◆ ABOUT THIS EXERCISE:
Would you find each line in the entries below with the string "States" and copy it?

◆ TASK DATA:

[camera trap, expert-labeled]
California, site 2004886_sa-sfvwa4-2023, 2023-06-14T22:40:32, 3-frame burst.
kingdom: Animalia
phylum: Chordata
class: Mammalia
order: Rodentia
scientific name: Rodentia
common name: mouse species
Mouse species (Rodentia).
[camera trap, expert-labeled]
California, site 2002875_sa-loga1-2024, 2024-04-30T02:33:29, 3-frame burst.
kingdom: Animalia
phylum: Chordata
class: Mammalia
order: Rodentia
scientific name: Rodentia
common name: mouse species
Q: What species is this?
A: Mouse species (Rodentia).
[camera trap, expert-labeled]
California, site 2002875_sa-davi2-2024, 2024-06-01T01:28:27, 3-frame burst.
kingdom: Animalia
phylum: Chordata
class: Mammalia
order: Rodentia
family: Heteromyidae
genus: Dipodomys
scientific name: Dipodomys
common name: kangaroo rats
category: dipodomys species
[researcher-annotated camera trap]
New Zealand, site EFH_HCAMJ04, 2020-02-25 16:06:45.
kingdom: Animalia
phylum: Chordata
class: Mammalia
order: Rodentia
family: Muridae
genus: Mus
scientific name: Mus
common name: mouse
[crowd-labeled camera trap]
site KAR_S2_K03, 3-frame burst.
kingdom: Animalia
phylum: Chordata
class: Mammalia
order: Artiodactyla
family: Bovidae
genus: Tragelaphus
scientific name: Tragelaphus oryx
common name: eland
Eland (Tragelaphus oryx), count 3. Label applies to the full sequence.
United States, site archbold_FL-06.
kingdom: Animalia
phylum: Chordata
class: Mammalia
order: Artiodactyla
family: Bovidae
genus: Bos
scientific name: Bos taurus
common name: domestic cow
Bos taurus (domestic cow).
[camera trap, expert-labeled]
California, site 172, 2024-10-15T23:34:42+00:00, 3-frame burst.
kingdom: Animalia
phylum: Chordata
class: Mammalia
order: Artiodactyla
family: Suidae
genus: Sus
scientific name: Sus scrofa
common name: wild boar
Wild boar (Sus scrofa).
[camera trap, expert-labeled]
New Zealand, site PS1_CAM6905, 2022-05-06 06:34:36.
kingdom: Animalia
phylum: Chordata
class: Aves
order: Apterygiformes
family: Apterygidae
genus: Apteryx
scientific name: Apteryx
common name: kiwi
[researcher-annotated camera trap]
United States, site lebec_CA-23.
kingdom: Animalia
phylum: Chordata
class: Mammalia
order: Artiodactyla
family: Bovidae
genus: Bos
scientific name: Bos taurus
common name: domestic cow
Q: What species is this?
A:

◆ ANSWER FOR THE TASK:
United States, site archbold_FL-06.
United States, site lebec_CA-23.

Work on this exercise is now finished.